Saved entries
%%
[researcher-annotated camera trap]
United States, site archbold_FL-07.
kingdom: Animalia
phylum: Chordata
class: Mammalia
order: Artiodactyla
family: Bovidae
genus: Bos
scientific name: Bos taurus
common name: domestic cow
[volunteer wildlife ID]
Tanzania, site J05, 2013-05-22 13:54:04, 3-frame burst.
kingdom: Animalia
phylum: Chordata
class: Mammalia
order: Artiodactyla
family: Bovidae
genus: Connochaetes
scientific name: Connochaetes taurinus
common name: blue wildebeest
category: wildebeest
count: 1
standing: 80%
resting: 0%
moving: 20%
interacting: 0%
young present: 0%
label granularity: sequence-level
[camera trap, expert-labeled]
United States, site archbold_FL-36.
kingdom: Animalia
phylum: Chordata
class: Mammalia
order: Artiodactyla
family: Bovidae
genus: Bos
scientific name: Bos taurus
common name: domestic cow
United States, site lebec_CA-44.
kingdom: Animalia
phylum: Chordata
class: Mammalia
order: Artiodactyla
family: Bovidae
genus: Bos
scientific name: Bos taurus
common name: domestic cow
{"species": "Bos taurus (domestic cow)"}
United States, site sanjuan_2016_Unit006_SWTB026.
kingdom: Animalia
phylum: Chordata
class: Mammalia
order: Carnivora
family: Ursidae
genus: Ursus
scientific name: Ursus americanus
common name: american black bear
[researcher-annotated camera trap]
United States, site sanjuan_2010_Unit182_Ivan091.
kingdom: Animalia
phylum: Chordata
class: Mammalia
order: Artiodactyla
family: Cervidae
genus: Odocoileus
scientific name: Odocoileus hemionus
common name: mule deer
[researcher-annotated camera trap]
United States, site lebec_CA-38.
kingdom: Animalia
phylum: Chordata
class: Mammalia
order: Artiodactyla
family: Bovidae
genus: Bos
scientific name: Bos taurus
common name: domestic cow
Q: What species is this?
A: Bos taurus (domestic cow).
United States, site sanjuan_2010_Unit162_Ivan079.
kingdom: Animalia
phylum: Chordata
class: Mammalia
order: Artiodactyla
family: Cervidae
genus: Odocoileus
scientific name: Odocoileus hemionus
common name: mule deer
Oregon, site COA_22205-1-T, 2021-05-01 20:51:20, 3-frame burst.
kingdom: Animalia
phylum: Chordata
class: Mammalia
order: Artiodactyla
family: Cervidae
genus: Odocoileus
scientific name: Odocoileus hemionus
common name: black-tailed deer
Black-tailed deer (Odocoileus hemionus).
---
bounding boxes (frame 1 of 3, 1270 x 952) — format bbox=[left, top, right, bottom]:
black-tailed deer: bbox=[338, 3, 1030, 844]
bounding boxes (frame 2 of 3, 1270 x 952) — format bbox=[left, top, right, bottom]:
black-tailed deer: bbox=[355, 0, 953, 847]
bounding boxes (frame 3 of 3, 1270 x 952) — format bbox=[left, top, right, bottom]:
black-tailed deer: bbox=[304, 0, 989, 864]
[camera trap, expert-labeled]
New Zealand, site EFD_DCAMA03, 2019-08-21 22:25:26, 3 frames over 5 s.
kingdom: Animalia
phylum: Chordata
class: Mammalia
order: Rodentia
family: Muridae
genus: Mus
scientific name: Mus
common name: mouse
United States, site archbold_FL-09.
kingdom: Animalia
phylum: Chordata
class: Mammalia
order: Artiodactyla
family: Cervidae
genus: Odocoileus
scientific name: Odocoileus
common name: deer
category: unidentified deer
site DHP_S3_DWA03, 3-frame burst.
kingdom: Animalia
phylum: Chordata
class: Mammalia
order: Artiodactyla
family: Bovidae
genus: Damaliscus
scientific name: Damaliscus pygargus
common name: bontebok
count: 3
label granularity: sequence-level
%%
→ **Work instructions**:
Restate each line above word for word.

→ **Exercise output**:
[researcher-annotated camera trap]
United States, site archbold_FL-07.
kingdom: Animalia
phylum: Chordata
class: Mammalia
order: Artiodactyla
family: Bovidae
genus: Bos
scientific name: Bos taurus
common name: domestic cow
[volunteer wildlife ID]
Tanzania, site J05, 2013-05-22 13:54:04, 3-frame burst.
kingdom: Animalia
phylum: Chordata
class: Mammalia
order: Artiodactyla
family: Bovidae
genus: Connochaetes
scientific name: Connochaetes taurinus
common name: blue wildebeest
category: wildebeest
count: 1
standing: 80%
resting: 0%
moving: 20%
interacting: 0%
young present: 0%
label granularity: sequence-level
[camera trap, expert-labeled]
United States, site archbold_FL-36.
kingdom: Animalia
phylum: Chordata
class: Mammalia
order: Artiodactyla
family: Bovidae
genus: Bos
scientific name: Bos taurus
common name: domestic cow
United States, site lebec_CA-44.
kingdom: Animalia
phylum: Chordata
class: Mammalia
order: Artiodactyla
family: Bovidae
genus: Bos
scientific name: Bos taurus
common name: domestic cow
{"species": "Bos taurus (domestic cow)"}
United States, site sanjuan_2016_Unit006_SWTB026.
kingdom: Animalia
phylum: Chordata
class: Mammalia
order: Carnivora
family: Ursidae
genus: Ursus
scientific name: Ursus americanus
common name: american black bear
[researcher-annotated camera trap]
United States, site sanjuan_2010_Unit182_Ivan091.
kingdom: Animalia
phylum: Chordata
class: Mammalia
order: Artiodactyla
family: Cervidae
genus: Odocoileus
scientific name: Odocoileus hemionus
common name: mule deer
[researcher-annotated camera trap]
United States, site lebec_CA-38.
kingdom: Animalia
phylum: Chordata
class: Mammalia
order: Artiodactyla
family: Bovidae
genus: Bos
scientific name: Bos taurus
common name: domestic cow
Q: What species is this?
A: Bos taurus (domestic cow).
United States, site sanjuan_2010_Unit162_Ivan079.
kingdom: Animalia
phylum: Chordata
class: Mammalia
order: Artiodactyla
family: Cervidae
genus: Odocoileus
scientific name: Odocoileus hemionus
common name: mule deer
Oregon, site COA_22205-1-T, 2021-05-01 20:51:20, 3-frame burst.
kingdom: Animalia
phylum: Chordata
class: Mammalia
order: Artiodactyla
family: Cervidae
genus: Odocoileus
scientific name: Odocoileus hemionus
common name: black-tailed deer
Black-tailed deer (Odocoileus hemionus).
---
bounding boxes (frame 1 of 3, 1270 x 952) — format bbox=[left, top, right, bottom]:
black-tailed deer: bbox=[338, 3, 1030, 844]
bounding boxes (frame 2 of 3, 1270 x 952) — format bbox=[left, top, right, bottom]:
black-tailed deer: bbox=[355, 0, 953, 847]
bounding boxes (frame 3 of 3, 1270 x 952) — format bbox=[left, top, right, bottom]:
black-tailed deer: bbox=[304, 0, 989, 864]
[camera trap, expert-labeled]
New Zealand, site EFD_DCAMA03, 2019-08-21 22:25:26, 3 frames over 5 s.
kingdom: Animalia
phylum: Chordata
class: Mammalia
order: Rodentia
family: Muridae
genus: Mus
scientific name: Mus
common name: mouse
United States, site archbold_FL-09.
kingdom: Animalia
phylum: Chordata
class: Mammalia
order: Artiodactyla
family: Cervidae
genus: Odocoileus
scientific name: Odocoileus
common name: deer
category: unidentified deer
site DHP_S3_DWA03, 3-frame burst.
kingdom: Animalia
phylum: Chordata
class: Mammalia
order: Artiodactyla
family: Bovidae
genus: Damaliscus
scientific name: Damaliscus pygargus
common name: bontebok
count: 3
label granularity: sequence-level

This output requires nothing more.